→ Passage:
------

Alan SCHEIN and Results Technologies, Inc., a Florida corporation, Appellants,
ERNST & YOUNG, LLP, a Delaware limited liability partnership, Appellee.
Jack Scarola, Patrick E. Quinlan of Searcy Denney Scarola Barnhart & Shipley, P.A., West Palm Beach, and Robert M. Mayer, Miami, for appellants.
Elliot H. Scherker, Julissa Rodriguez, Paul R. Lipton, Elliot B. Kula, and Brigid F. Cech Samole of Greenberg Traurig, P.A., Miami, and Barry Richard, Laureen E. Galeoto of Greenberg Traurig, P.A., Tallahassee, and Stanley J. Parzen of Mayer Brown, LLP, Chicago, Illinois, for appellee.
Appellants appeal from a judgment in their favor, and appellee cross-appeals. We affirm all issues raised without discussion, with the exception of one issue raised on direct appeal, which we reverse. The issue we discuss is whether Illinois's audit interference doctrine, which permits evidence of a client's negligence only where the client interferes with an auditor's services, should be extended to apply to a third party. We find, under the specific facts of this case, that the doctrine applies to the third party appellants. We further find that, because there was no evidence that appellants interfered with appellee's services, the trial court erred in denying appellants' motion for directed verdict on appellee's comparative negligence defense.
Appellant Alan Schein developed a telemarketing system known as the Results System. In 1998, Schein sold a 50% interest in the Results System to Superior Bank. Schein was placed in charge of the bank's Universal Lending Division (" ULD" ), which utilized this system. An " unwind" provision allowed either party to force a sale of the division with the proceeds to be equally divided between Schein and Superior.

------

→ Record set:
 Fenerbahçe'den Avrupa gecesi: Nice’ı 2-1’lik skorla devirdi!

------

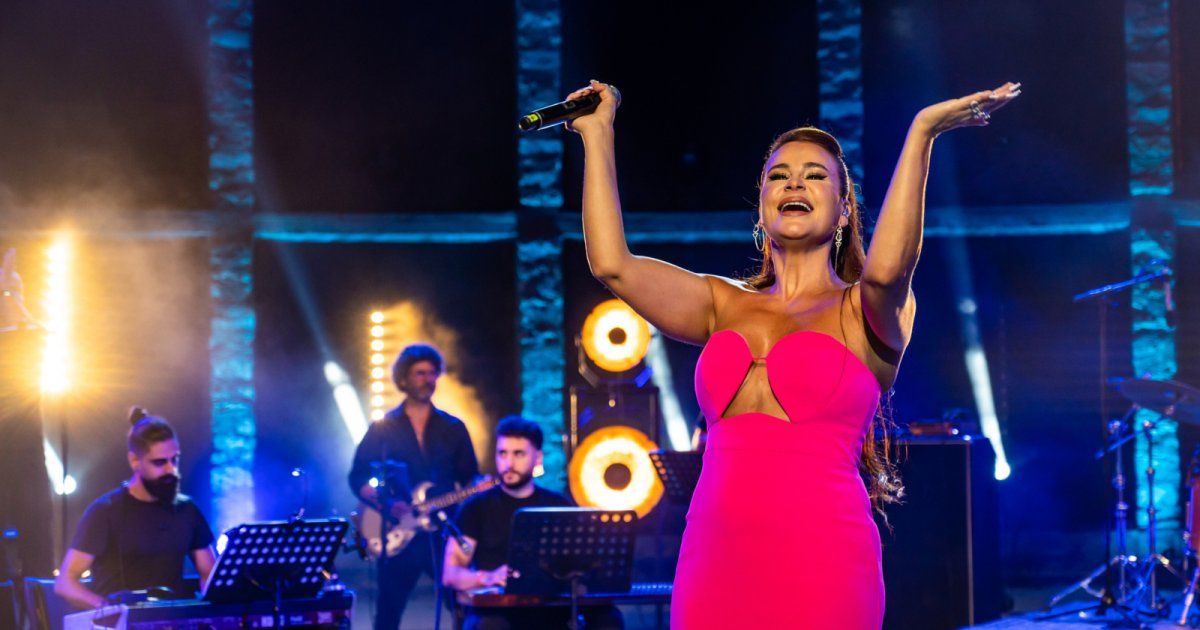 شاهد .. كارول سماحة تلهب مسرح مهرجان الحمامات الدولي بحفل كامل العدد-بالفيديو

------

→ Exercises:
(1) Check three statements against the court opinion above the listing. For each, answer yes or no and quote the words from the opinion that decide it. (a) Schein sold a 50% interest in the Results System to Superior Bank in 1998. (b) The court reversed every issue raised on direct appeal. (c) Under the unwind provision, proceeds from a sale of the division would be split equally between Schein and Superior.
(2) In the court opinion above the listing, write out the text from "Appellants appeal from" up to and including "comparative negligence defense.".
(3) Continue the court opinion above the listing, starting after its last sentence.

→ Task results:
(1)
(a) Yes: "In 1998, Schein sold a 50% interest in the Results System to Superior Bank."
(b) No: "We affirm all issues raised without discussion, with the exception of one issue raised on direct appeal, which we reverse."
(c) Yes: "An " unwind" provision allowed either party to force a sale of the division with the proceeds to be equally divided between Schein and Superior."

(2)
Appellants appeal from a judgment in their favor, and appellee cross-appeals. We affirm all issues raised without discussion, with the exception of one issue raised on direct appeal, which we reverse. The issue we discuss is whether Illinois's audit interference doctrine, which permits evidence of a client's negligence only where the client interferes with an auditor's services, should be extended to apply to a third party. We find, under the specific facts of this case, that the doctrine applies to the third party appellants. We further find that, because there was no evidence that appellants interfered with appellee's services, the trial court erred in denying appellants' motion for directed verdict on appellee's comparative negligence defense.

(3)
As part of the 1998 agreement, Superior was required to provide appellants with " copies of its audited financial statements as soon as practicable after the preparation and distribution thereof." Superior informed appellee Ernst & Young, LLP, of Superior's contractual obligation to provide original copies of the audit reports to appellants.
Appellee served as Superior's auditor since 1988, during which time Superior relied on appellee's accounting methodology. Appellee consistently issued " clean"
audit opinions for Superior. In 1996, Schein contacted appellee and was assured by appellee that Superior's accounting methodology was " conservative." In 1998, an independent review partner for appellee refused to " sign off" on Superior's audit due to concerns he had about the methodology used to calculate gains on the sale of loans, the valuation of residuals, and the accounting treatment of cash. Neither Superior nor appellants were aware of the independent review auditor's refusal to sign. 
In 2000, Superior hired appellee for a special engagement, specifically to review Superior's accounting methodology and valuation methods as it pertained to the bank's interest in securitized mortgages. This special engagement would assist Superior in evaluating the current method of calculating " the present value of financial residuals resulting from the securitization and sale of mortgage loans." Superior's chief accounting officer stated that the special engagement was " for everybody within the organization, as well as our investors, and our regulators and our contractual partners." Appellee was informed that a primary purpose of the special engagement was to benefit contract partners of Superior, such as appellants.
Appellee issued a report concluding that Superior's accounting methodology was in accordance with generally accepted accounting procedures (GAAP). The chairman of Superior provided appellants with a copy of the report. The special engagement report was important to appellants because it affirmed that Superior was financially sound. Additionally, the report would have alerted appellants to any financial concerns, allowing them to unwind to protect their investment.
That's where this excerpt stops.